* **WHAT TO WORK ON**:
a. In the machine learning text, what is the inferred function produced by a supervised learning algorithm called?
b. Reproduce a passage from the machine learning text, beginning at the words "2. Gather a" and ending after the words "or from measurements.".
c. Pick up the machine learning text after its final sentence and write the next part.

Machine Learning
Machine learning, a branch of artificial intelligence, is about the construction and study of systems that can learn from data. For example, a machine learning system could be trained on email messages to learn to distinguish between spam and non-spam messages. After learning, it can then be used to classify new email messages into spam and non-spam folders.
The core of machine learning deals with representation and generalization. Representation of data instances and functions evaluated on these instances are part of all machine learning systems; for example, in the above email message example we can represent an email as a set of English words by simply discarding the word order. Generalization is the property that the system will perform well on unseen data instances; the conditions under which this can be guaranteed are a key object of study in the subfield of computational learning theory.
There is a wide variety of machine learning tasks and successful applications. Optical character recognition, in which printed characters are recognized automatically based on previous examples, is a classic engineering example of machine learning
Supervised Machine Learning
Supervised learning is the machine learning task of inferring a function from labeled training data. The training data consist of a set of training examples. In supervised learning, each example is a pair consisting of an input object (typically a vector) and a desired output value (also called the supervisory signal). A supervised learning algorithm analyzes the training data and produces an inferred function, which is called a classifier. The inferred function should predict the correct output value for any valid input object. This requires the learning algorithm to generalize from the training data to unseen situations in a "reasonable" way. The parallel task in human and animal psychology is often referred to as concept learning.
Overview
In order to solve a given problem of supervised learning, one has to perform the following steps:
1. Determine the type of training examples. Before doing anything else, the user should decide what kind of data is to be used as a training set. In the case of handwriting analysis, for example, this might be a single handwritten character, an entire handwritten word, or an entire line of handwriting.
2. Gather a training set. The training set needs to be representative of the real-world use of the function. Thus, a set of input objects is gathered and corresponding outputs are also gathered, either from human experts or from measurements.

* **MATERIAL SUPPLIED**:
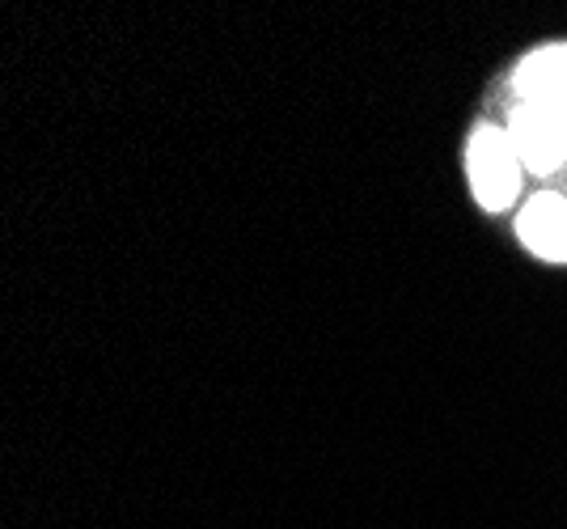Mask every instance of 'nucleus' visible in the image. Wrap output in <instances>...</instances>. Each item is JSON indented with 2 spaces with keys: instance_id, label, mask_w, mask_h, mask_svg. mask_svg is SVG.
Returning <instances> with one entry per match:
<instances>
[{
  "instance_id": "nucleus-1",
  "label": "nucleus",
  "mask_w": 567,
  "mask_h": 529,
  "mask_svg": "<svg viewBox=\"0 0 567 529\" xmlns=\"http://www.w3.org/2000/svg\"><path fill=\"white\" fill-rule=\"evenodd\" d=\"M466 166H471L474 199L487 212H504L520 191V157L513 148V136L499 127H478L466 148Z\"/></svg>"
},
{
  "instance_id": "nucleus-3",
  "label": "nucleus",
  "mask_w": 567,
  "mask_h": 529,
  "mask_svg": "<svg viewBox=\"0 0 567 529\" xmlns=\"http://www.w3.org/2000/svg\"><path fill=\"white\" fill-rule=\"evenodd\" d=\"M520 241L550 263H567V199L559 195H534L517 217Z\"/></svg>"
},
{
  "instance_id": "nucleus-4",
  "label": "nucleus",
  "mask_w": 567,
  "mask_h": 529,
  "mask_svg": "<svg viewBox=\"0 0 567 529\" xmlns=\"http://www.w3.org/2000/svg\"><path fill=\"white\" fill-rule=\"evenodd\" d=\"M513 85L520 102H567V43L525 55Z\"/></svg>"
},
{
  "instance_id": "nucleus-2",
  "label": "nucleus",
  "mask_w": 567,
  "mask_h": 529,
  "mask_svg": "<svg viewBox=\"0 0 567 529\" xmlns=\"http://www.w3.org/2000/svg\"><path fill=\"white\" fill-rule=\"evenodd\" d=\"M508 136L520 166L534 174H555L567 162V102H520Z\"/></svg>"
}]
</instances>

--

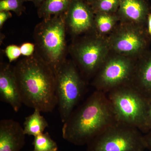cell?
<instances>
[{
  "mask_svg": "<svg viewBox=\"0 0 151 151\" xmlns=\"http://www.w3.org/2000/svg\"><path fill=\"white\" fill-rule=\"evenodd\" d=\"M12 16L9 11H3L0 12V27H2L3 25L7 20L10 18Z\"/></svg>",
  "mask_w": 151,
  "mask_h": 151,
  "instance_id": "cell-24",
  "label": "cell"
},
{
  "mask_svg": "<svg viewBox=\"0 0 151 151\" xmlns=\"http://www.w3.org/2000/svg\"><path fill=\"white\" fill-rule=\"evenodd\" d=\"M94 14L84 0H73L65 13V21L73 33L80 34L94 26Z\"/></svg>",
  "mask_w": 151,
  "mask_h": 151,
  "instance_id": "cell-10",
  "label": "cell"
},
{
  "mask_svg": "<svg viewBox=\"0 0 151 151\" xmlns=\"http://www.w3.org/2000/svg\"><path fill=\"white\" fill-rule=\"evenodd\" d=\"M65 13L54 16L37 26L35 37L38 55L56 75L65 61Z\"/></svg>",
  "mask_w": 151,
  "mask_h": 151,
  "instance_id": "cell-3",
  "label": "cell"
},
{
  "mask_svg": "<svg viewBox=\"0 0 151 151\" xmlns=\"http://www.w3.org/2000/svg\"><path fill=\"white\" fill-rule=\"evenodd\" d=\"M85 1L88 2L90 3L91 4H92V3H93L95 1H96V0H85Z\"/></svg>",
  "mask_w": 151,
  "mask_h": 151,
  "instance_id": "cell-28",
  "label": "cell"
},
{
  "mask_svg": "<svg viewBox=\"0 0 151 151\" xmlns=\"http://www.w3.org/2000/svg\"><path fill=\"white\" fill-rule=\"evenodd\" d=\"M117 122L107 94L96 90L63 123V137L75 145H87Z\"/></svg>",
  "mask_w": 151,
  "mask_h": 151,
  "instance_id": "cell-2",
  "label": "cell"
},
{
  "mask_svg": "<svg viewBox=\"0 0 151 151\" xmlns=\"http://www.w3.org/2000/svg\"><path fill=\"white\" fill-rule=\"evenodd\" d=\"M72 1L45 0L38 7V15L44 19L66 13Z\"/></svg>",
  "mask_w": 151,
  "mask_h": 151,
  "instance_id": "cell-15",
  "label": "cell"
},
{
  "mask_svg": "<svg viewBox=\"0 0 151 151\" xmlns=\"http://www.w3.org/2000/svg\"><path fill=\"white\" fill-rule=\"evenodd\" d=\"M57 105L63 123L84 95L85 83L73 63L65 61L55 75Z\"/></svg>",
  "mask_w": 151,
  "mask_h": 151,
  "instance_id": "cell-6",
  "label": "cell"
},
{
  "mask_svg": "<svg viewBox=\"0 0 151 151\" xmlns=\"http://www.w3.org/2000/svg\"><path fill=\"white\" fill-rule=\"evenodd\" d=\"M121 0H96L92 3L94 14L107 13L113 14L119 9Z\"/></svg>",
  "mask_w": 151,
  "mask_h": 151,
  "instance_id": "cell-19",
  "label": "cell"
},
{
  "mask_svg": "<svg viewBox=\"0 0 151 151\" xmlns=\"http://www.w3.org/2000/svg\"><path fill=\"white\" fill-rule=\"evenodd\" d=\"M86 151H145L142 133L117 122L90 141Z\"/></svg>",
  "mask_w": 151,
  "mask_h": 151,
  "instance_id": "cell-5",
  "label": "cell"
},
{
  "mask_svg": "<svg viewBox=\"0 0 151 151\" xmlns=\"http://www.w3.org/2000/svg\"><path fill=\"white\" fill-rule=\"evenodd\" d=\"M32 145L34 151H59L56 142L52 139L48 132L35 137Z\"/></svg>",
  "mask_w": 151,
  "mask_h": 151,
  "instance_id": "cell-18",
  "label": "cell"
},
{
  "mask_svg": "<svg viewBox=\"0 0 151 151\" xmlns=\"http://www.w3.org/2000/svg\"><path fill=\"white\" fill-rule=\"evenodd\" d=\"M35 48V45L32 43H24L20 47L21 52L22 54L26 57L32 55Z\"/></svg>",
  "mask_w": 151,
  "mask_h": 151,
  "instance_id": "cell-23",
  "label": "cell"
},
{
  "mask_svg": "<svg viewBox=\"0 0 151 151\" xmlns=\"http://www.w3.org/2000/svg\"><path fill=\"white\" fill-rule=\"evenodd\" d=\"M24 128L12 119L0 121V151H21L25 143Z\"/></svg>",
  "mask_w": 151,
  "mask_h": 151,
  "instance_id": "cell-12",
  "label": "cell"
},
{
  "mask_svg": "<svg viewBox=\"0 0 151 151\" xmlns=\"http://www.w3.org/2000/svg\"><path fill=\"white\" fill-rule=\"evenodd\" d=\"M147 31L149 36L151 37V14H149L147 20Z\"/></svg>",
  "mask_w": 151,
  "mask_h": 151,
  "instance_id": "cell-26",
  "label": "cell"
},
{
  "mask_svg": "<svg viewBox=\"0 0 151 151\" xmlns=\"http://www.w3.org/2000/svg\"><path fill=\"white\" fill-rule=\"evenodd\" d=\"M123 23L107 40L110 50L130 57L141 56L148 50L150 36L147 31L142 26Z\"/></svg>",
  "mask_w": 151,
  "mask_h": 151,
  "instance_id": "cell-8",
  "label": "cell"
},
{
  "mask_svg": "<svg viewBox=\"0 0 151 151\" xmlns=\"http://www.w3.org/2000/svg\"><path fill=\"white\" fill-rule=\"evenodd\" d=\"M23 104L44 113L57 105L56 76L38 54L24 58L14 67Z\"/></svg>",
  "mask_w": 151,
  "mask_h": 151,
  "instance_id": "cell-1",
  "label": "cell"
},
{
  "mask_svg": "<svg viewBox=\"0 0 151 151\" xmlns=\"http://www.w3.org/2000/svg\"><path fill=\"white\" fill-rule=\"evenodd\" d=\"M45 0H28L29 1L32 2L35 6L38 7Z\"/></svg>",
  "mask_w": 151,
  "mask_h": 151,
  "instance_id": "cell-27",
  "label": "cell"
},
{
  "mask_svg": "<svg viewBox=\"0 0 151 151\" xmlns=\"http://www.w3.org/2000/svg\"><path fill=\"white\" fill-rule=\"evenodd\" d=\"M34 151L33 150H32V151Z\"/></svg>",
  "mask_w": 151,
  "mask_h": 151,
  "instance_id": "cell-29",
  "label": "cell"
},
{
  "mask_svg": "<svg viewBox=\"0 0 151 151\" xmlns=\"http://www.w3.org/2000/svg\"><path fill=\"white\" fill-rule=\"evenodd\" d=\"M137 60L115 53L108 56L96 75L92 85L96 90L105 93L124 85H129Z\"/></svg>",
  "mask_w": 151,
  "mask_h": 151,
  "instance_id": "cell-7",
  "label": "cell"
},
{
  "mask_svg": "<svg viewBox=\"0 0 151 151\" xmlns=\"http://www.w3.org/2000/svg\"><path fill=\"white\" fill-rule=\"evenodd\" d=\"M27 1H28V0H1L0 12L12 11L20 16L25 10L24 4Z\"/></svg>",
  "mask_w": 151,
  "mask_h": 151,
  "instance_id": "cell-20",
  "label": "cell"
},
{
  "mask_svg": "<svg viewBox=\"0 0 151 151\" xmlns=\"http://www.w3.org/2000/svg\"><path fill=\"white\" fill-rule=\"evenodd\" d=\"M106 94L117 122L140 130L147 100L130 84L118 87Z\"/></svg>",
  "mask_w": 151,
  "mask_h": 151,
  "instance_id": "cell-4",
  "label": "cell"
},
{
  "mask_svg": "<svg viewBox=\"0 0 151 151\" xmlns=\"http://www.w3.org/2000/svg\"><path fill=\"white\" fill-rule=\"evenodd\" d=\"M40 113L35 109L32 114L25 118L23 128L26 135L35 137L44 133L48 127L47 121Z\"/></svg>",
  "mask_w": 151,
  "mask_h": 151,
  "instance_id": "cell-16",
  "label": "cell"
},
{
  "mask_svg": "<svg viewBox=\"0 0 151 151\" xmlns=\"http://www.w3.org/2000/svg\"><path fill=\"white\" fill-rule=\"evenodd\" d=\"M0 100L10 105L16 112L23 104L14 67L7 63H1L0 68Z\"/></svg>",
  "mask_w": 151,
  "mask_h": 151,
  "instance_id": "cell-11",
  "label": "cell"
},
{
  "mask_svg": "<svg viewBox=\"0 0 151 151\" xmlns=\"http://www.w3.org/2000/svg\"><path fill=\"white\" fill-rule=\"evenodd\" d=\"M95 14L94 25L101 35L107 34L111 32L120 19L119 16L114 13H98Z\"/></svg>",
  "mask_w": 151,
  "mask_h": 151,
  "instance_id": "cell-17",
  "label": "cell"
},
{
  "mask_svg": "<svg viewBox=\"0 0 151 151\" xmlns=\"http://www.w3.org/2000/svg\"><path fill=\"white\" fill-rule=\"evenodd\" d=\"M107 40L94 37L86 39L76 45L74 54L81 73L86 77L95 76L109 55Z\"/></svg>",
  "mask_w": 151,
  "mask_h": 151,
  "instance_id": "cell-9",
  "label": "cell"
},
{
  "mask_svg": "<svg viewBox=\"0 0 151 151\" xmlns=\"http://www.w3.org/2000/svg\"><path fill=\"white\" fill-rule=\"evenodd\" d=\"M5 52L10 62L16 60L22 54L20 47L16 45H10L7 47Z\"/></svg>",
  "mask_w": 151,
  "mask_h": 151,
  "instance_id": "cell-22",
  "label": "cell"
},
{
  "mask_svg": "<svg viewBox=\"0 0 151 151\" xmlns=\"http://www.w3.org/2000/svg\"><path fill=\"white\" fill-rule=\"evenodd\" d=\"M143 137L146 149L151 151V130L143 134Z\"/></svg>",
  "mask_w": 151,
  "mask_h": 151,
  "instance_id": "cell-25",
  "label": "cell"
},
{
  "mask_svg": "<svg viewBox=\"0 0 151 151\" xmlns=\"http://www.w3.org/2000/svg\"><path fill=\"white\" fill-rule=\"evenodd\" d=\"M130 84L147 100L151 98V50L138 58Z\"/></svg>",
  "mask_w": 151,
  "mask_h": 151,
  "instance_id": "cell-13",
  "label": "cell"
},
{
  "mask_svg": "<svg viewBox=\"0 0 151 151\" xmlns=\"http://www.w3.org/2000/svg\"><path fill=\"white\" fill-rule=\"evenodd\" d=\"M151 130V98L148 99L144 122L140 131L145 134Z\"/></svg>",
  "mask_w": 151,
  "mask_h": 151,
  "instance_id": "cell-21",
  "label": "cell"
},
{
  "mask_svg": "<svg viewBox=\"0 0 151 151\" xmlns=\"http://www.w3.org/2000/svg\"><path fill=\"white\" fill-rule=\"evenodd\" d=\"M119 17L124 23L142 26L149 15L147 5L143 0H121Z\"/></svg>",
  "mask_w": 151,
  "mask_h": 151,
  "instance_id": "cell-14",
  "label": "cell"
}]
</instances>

==

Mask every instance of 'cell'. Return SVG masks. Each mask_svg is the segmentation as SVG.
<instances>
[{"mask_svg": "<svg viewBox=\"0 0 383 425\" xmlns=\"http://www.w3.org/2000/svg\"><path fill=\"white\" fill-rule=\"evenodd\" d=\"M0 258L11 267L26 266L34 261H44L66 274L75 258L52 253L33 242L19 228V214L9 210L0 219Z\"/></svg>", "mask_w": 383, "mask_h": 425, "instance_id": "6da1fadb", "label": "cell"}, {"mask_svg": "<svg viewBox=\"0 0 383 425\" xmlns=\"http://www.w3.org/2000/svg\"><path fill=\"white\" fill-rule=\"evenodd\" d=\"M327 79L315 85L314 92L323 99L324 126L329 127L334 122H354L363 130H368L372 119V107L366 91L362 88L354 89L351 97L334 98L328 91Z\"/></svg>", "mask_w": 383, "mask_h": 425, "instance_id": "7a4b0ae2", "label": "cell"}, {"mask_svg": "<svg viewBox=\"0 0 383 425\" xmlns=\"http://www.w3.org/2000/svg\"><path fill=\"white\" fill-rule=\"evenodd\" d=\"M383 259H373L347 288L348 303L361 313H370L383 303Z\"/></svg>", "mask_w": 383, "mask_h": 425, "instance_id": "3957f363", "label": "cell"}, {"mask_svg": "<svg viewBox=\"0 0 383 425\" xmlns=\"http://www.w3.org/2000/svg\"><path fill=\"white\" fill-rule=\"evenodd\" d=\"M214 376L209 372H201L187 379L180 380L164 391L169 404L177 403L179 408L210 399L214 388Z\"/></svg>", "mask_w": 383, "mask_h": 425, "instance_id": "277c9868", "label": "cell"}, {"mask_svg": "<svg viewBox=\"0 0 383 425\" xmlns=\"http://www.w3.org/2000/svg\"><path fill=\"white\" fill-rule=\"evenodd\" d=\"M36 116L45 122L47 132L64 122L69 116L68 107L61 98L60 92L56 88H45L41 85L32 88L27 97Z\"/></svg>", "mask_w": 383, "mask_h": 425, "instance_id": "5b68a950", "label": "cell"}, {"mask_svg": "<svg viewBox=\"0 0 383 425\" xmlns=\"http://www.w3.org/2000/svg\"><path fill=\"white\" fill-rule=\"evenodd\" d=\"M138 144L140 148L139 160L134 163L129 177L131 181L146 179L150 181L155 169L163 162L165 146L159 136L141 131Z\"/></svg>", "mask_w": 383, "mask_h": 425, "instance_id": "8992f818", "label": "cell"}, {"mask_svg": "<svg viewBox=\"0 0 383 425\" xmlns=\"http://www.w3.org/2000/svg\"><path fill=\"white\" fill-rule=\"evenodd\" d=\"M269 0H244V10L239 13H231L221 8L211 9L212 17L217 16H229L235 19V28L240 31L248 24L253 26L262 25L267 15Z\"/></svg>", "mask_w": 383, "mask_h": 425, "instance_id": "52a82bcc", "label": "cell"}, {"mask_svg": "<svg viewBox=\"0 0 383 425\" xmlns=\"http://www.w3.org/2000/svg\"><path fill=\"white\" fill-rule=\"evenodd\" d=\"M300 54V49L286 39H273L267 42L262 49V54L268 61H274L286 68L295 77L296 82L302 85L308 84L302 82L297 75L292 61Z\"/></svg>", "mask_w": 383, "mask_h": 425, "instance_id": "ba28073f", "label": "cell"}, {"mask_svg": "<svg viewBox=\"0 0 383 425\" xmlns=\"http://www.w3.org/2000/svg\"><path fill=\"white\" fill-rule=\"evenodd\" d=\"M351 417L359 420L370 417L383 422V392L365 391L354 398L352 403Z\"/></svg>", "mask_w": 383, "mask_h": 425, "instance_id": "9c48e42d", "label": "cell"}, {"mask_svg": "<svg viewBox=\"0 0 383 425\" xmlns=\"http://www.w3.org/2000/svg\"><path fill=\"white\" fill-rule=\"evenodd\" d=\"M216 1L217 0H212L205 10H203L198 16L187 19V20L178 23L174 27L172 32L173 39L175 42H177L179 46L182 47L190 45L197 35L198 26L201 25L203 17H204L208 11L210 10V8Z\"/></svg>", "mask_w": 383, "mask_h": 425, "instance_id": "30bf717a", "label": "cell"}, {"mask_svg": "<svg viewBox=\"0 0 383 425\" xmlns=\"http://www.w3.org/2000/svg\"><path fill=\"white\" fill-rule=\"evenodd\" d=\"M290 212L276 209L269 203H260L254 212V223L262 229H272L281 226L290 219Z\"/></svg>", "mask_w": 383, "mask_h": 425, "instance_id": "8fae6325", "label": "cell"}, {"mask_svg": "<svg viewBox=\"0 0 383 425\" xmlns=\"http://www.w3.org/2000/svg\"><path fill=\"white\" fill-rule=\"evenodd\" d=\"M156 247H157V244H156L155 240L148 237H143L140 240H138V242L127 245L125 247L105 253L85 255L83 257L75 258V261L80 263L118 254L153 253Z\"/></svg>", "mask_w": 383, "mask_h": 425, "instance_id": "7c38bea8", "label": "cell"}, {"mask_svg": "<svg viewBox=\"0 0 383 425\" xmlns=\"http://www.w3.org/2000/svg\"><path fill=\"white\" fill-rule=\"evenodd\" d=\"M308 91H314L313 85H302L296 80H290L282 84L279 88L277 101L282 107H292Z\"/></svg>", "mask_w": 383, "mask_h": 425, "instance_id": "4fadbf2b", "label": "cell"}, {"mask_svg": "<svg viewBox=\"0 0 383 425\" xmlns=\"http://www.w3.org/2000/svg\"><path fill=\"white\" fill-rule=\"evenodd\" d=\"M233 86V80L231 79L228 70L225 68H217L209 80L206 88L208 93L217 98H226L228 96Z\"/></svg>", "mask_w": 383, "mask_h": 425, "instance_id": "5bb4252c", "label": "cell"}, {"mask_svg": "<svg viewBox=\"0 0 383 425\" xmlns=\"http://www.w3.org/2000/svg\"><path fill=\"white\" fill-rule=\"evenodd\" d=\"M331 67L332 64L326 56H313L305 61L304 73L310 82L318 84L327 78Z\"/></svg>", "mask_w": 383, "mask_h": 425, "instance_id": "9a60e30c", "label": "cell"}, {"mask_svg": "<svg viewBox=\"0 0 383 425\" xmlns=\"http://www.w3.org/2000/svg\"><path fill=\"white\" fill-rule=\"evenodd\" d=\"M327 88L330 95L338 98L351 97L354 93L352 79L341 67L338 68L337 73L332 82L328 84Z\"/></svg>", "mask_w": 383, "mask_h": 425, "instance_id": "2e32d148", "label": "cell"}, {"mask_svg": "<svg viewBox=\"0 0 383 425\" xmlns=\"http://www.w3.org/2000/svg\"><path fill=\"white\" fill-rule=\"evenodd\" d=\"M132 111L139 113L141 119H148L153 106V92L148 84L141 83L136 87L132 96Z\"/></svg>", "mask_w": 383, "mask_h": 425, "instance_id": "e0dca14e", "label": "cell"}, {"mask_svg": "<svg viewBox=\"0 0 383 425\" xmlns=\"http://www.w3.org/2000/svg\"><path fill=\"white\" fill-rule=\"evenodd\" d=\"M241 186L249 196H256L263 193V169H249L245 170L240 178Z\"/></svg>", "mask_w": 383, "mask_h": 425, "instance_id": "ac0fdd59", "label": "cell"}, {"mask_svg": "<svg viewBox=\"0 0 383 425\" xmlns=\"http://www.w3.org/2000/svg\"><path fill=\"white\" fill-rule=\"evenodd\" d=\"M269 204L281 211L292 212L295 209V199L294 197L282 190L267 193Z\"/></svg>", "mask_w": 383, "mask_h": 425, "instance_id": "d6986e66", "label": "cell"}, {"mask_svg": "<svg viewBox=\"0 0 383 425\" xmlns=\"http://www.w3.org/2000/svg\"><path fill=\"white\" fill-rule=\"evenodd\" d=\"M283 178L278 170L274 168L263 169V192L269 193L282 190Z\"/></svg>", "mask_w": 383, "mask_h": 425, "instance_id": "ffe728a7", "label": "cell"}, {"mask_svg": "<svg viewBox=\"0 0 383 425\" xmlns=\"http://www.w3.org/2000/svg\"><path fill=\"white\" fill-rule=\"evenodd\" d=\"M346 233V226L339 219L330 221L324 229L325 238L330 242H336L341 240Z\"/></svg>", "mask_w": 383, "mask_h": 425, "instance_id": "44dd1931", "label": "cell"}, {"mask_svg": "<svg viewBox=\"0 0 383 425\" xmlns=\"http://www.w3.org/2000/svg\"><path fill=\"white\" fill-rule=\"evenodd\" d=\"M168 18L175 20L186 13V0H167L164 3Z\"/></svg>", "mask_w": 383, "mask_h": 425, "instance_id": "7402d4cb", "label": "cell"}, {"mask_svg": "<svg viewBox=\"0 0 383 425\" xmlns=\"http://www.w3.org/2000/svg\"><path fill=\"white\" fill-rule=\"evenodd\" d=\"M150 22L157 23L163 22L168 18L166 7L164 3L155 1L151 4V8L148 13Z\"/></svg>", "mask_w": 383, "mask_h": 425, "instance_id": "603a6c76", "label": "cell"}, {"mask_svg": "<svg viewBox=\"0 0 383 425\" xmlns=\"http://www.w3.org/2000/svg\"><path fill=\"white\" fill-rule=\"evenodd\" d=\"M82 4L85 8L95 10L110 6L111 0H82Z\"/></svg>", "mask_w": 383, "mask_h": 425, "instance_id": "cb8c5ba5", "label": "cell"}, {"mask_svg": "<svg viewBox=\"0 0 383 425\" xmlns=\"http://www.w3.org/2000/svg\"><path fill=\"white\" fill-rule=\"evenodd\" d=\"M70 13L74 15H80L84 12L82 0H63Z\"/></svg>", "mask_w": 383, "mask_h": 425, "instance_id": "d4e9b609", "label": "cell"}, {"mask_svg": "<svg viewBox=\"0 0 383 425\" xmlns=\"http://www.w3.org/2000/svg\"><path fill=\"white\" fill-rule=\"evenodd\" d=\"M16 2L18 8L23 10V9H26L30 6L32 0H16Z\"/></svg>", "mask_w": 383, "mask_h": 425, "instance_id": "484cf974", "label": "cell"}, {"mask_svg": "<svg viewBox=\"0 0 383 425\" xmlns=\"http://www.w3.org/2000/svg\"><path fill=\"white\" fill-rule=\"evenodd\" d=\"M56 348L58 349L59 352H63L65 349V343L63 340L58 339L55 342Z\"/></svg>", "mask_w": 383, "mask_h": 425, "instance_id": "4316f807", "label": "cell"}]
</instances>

* **SET OF ANSWERS**:
a. A classifier.

b.
2. Gather a training set. The training set needs to be representative of the real-world use of the function. Thus, a set of input objects is gathered and corresponding outputs are also gathered, either from human experts or from measurements.

c.
3. Determine the input feature representation of the learned function. The accuracy of the learned function depends strongly on how the input object is represented. Typically, the input object is transformed into a feature vector, which contains a number of features that are descriptive of the object. The number of features should not be too large, because of the curse of dimensionality; but should contain enough information to accurately predict the output.
4. Determine the structure of the learned function and corresponding learning algorithm. For example, the engineer may choose to use support vector machines or decision trees.
5. Complete the design. Run the learning algorithm on the gathered training set. Some supervised learning algorithms require the user to determine certain control parameters. These parameters may be adjusted by optimizing performance on a subset (called a validation set) of the training set, or via cross-validation.
6. Evaluate the accuracy of the learned function. After parameter adjustment and learning, the performance of the resulting function should be measured on a test set that is separate from the training set.
A wide range of supervised learning algorithms is available, each with its strengths and weaknesses. There is no single learning algorithm that works best on all supervised learning problems
Unsupervised Machine Learning
In machine learning, unsupervised learning refers to the problem of trying to find hidden structure in unlabeled data. Since the examples given to the learner are unlabeled, there is no error or reward signal to evaluate a potential solution. This distinguishes unsupervised learning from supervised learning. Unsupervised learning is closely related to the problem of density estimation in statistics. However unsupervised learning also encompasses many other techniques that seek to summarize and explain key features of the data. Many methods employed in unsupervised learning are based on data mining methods used to preprocess data.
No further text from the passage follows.